### REQUIRED TASK
Copy the data from the line with "How far is (728,691)" up to and including the line with "6240 millimetres", unchanged.

(Spatial relationship data)
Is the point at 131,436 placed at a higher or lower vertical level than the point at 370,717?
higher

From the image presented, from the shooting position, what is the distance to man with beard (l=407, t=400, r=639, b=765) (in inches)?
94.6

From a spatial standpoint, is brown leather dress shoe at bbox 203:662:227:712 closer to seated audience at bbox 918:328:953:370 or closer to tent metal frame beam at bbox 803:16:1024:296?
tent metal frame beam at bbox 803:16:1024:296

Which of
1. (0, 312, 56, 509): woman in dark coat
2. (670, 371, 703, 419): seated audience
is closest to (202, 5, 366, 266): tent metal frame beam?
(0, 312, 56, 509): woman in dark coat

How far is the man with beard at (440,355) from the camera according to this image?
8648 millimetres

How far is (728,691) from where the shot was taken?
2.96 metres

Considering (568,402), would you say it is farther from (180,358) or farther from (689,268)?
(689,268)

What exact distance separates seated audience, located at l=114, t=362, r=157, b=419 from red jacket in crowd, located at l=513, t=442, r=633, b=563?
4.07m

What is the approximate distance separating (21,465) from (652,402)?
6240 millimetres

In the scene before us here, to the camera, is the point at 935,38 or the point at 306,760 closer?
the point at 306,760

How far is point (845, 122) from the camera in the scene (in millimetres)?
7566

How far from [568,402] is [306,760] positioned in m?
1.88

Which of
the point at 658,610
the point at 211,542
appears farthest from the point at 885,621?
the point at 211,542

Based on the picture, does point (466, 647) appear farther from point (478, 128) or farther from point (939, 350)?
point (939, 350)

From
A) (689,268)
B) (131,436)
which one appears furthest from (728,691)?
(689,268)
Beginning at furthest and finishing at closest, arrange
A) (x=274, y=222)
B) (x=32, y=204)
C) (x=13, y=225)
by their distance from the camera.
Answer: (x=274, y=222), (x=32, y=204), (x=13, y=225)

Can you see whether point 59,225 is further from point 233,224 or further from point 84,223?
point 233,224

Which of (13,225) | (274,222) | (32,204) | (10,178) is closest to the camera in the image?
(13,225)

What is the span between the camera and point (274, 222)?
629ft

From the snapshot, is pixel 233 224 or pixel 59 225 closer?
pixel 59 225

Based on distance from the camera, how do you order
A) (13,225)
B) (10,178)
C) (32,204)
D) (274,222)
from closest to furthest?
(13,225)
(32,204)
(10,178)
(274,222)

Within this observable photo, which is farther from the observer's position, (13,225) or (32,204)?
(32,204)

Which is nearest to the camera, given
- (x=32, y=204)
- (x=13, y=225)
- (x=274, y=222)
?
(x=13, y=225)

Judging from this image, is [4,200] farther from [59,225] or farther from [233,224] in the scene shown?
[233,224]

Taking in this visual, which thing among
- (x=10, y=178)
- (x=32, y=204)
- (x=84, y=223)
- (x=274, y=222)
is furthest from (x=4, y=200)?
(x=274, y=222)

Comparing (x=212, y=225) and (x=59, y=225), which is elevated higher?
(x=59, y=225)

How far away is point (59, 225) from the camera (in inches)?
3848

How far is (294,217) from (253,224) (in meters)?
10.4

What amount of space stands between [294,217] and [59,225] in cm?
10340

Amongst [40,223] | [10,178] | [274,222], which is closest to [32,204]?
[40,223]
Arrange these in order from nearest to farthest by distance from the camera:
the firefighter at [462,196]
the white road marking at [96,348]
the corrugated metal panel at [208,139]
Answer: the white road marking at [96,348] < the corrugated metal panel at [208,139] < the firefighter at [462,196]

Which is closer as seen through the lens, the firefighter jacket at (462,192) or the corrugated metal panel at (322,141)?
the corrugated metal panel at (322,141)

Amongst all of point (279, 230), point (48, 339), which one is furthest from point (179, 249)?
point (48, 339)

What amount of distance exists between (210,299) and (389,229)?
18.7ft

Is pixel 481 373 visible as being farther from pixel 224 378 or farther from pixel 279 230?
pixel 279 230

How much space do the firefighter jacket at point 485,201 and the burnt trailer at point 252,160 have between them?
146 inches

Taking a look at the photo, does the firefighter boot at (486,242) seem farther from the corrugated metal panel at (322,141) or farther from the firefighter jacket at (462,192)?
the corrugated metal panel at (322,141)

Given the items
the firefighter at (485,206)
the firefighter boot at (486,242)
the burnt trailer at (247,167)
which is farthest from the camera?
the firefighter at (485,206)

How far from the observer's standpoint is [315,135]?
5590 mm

### THE SOLUTION
How far is (728,691) from where the shot was taken?
2.96 metres

Considering (568,402), would you say it is farther from (180,358) or farther from (689,268)?
(689,268)

What exact distance separates seated audience, located at l=114, t=362, r=157, b=419 from red jacket in crowd, located at l=513, t=442, r=633, b=563?
4.07m

What is the approximate distance separating (21,465) from (652,402)?
6240 millimetres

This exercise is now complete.